But the warm welcomes he receives whenever he returns to his native Monmouth County are among the most cherished acknowledgements of his life’s work.
“It’s always nice to be home,” said Pinsky, who was born in Long Branch. He spoke to NJ Jewish News before an April 2 appearance at Pollak Theatre on the Monmouth University campus in West Long Branch. “My local roots are among the many things that have influenced my work and the person I became. Whenever I come back, I feel encouraged and accepted by people here. That connection has always meant a great deal to me.”
More than 400 people heard Pinsky read selections of his work and discuss life from the perspective of an American-Jewish poet. His visit to the university, part of the school’s Visiting Writers Series, also was sponsored by the Jewish Heritage Museum of Monmouth County. Pinsky’s last visit to MU was in 1997, when he received an honorary degree and delivered the university’s commencement address.
Pinsky received his undergraduate degree from Rutgers University in New Brunswick and graduate and doctoral degrees in philosophy from Stanford University, where he was a Stegner Fellow in creative writing. He teaches graduate creative writing at Boston University and lives in Cambridge, Mass.
He grew up in a “nominally Orthodox” Jewish home in which there was great respect for the religion, but not necessarily strict observance of its many customs and religious dictates.
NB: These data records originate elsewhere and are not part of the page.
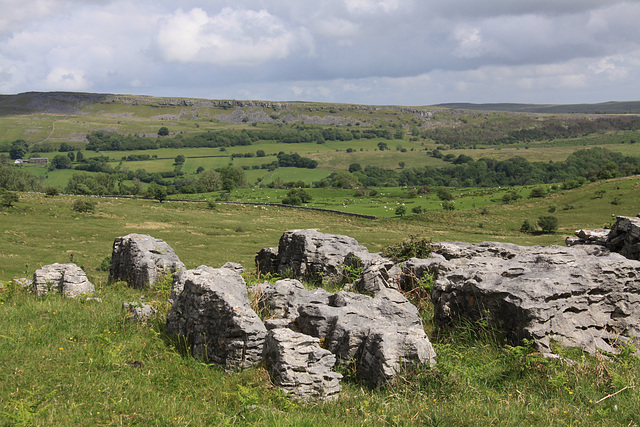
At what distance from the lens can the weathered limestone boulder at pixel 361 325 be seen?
7.82 m

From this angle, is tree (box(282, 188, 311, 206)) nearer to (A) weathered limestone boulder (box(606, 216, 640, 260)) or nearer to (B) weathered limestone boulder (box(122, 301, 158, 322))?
(A) weathered limestone boulder (box(606, 216, 640, 260))

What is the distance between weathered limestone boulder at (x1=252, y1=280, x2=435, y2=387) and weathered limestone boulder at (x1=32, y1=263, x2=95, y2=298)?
7.17 meters

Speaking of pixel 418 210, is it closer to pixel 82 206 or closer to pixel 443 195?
pixel 443 195

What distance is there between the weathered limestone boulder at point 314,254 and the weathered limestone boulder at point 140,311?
260 inches

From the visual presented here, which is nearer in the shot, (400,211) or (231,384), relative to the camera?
(231,384)

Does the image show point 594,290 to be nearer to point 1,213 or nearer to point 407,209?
point 1,213

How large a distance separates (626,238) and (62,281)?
17700 mm

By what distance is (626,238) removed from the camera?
13.6 meters

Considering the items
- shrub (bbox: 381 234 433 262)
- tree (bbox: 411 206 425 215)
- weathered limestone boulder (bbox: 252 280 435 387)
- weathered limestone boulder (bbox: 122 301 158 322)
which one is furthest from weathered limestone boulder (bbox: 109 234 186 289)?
tree (bbox: 411 206 425 215)

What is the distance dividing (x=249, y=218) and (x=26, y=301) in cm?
8259

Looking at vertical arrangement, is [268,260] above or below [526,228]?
above

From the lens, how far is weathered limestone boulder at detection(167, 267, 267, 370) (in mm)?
8141

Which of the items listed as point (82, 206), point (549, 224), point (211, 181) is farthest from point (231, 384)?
point (211, 181)

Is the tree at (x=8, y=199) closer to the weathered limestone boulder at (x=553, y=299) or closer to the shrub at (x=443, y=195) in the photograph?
the weathered limestone boulder at (x=553, y=299)
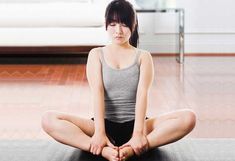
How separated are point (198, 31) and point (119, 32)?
8.98ft

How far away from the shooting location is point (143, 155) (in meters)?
1.58

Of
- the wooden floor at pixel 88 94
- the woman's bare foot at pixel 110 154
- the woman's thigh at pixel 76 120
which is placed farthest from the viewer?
the wooden floor at pixel 88 94

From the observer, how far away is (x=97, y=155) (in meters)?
1.56

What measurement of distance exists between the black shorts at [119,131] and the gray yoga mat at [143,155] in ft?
0.23

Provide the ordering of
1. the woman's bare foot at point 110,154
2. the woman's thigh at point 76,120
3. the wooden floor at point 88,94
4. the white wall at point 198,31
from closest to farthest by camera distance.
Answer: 1. the woman's bare foot at point 110,154
2. the woman's thigh at point 76,120
3. the wooden floor at point 88,94
4. the white wall at point 198,31

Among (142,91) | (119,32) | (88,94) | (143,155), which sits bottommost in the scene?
(88,94)

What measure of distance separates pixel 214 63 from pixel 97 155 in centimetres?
236

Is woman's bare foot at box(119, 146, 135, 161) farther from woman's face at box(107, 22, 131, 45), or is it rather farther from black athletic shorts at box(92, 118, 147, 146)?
woman's face at box(107, 22, 131, 45)

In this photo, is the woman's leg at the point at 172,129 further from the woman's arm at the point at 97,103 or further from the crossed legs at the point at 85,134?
the woman's arm at the point at 97,103

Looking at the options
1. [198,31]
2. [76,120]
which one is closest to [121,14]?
[76,120]

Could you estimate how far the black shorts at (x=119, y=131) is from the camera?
5.16ft

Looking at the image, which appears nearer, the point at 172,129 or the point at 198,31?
the point at 172,129

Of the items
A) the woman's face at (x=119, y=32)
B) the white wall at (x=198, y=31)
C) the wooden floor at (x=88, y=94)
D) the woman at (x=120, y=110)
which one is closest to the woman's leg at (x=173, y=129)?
the woman at (x=120, y=110)

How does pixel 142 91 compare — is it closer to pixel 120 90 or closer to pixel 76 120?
pixel 120 90
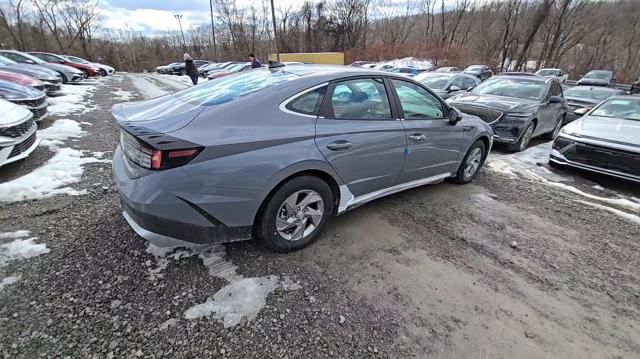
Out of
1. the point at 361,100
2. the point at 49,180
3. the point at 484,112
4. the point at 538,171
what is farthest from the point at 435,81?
the point at 49,180

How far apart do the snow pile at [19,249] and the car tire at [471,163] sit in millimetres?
4621

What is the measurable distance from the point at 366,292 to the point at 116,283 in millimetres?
1831

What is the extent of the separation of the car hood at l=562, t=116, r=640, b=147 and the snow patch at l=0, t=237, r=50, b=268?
717 cm

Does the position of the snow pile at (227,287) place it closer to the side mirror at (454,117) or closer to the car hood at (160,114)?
the car hood at (160,114)

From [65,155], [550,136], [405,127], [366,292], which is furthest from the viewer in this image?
[550,136]

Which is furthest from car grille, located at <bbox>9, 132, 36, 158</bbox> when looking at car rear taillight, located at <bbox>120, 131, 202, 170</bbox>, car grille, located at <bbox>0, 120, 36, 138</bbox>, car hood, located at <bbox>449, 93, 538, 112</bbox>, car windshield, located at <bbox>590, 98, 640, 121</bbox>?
car windshield, located at <bbox>590, 98, 640, 121</bbox>

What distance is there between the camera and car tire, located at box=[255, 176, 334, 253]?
97.6 inches

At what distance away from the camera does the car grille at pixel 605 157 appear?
14.7 ft

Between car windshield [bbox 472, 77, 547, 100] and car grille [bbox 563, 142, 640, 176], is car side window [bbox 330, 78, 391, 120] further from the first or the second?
car windshield [bbox 472, 77, 547, 100]

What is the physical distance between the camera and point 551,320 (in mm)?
2213

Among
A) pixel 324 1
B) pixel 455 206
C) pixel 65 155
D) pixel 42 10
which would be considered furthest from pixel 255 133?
pixel 42 10

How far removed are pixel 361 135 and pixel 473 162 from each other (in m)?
2.52

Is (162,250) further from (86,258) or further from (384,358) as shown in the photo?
(384,358)

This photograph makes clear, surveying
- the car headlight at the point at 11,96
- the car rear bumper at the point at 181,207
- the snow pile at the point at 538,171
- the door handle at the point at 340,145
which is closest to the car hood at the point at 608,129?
the snow pile at the point at 538,171
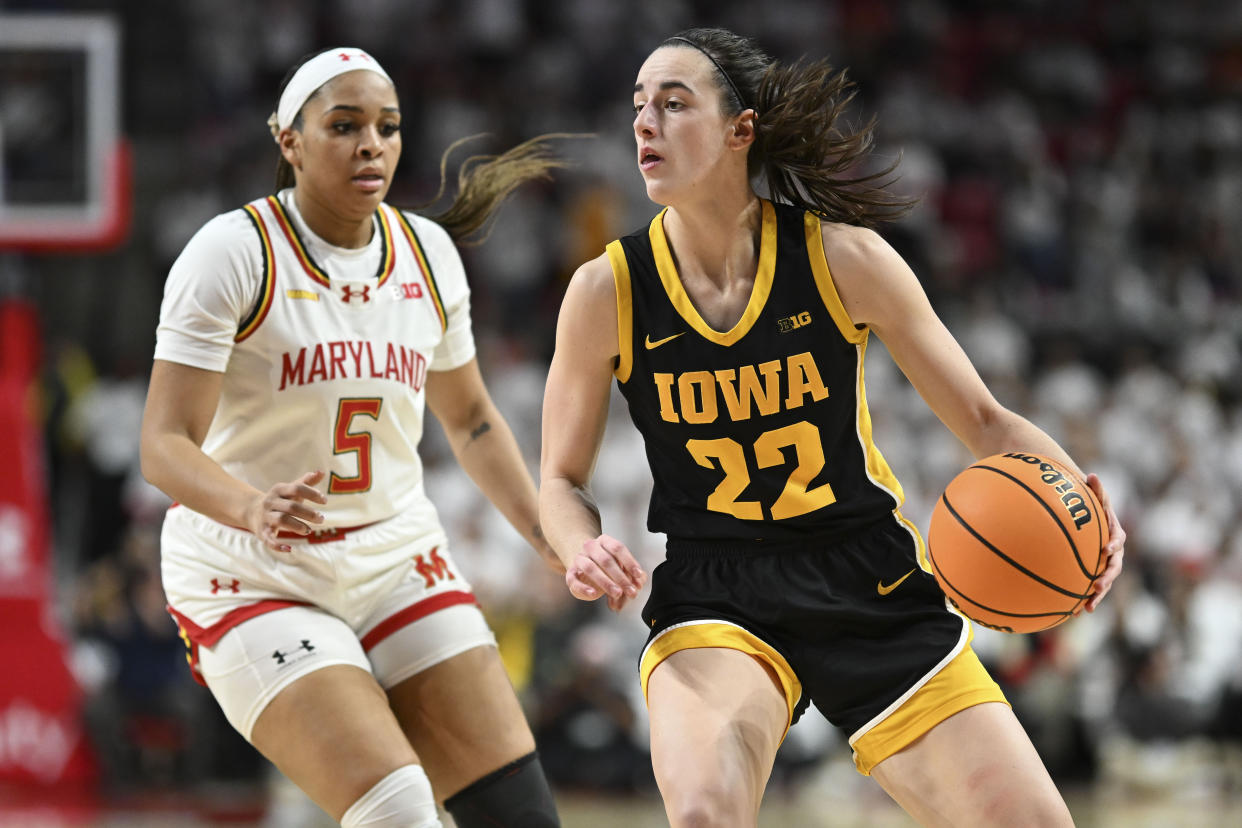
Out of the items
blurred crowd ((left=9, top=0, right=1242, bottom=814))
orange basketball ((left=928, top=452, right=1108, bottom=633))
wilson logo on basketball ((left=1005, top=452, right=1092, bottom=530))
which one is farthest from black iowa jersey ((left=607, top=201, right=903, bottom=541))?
blurred crowd ((left=9, top=0, right=1242, bottom=814))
Although the family did not attend religious services on a regular basis, Pinsky has childhood memories of a house of worship (which he declined to identify) that was more than a gathering place for prayer.
“I regarded the synagogue and the Jewish religion as more than a set of doctrines,” he told NJJN. “When I was a kid, I didn’t always like Judaism and Christianity because they tried to tell me who I was or who I wasn’t. But a lot of the religious philosophy stays in the heart and mind and helps people learn compassion and understanding — these things are not innate.
“My parents were part of a very assimilated, very secular generation, but the Orthodoxy still had a great effect on me,” he continued. “Orthodox Jews believe in doing things by the book, and the nominal aspect was a pragmatic and secularized approach. The concept of going to extremes and finding shortcuts along the way remains a significant idea for me.”
Extremes — and their outcomes — are prevalent themes in much of Pinsky’s work. Many selections in 2007’s Gulf Music, his seventh volume of poetry, reflect his observations of those who escalate war while promoting peace, and who endorse the concepts of personal and political freedom while denying civil liberties, he said.
“There are definitely notes of anger and frustration in those poems,” said Pinsky. “Some of it is frustration at my own absence of expertise to analyze and understand the decay of civil liberties and truth-telling in government. I’m an old-fashioned character; I read The New York Times and the Boston Globe every day. There are lots of things that are hard to ignore these days, and these things have an effect on my writings.”
World affairs are among the many “windows” in his life, he added.
“I was born to two Jewish people in 1940 in Long Branch — that’s my personal window,” said Pinsky. “But I can look out of that window, and if I get to know others and they become my friends, we can look out of our windows and learn from each other’s ‘bright confusion.’ People can’t figure out everything by themselves.”
Pinsky defines poetry as the making of a work of art from the sounds of language.
“I’ve always tried to write things that have a quality of sound that makes them fun to hear,” he said. “My poetry is not ponderous — it moves very rapidly, and I try to maintain a flow of energy. I’d rather my poems go fast than slow. Going slowly is how you lose readers, and that drives me crazy. I’d rather they ask me what I’m talking about instead of dozing off.”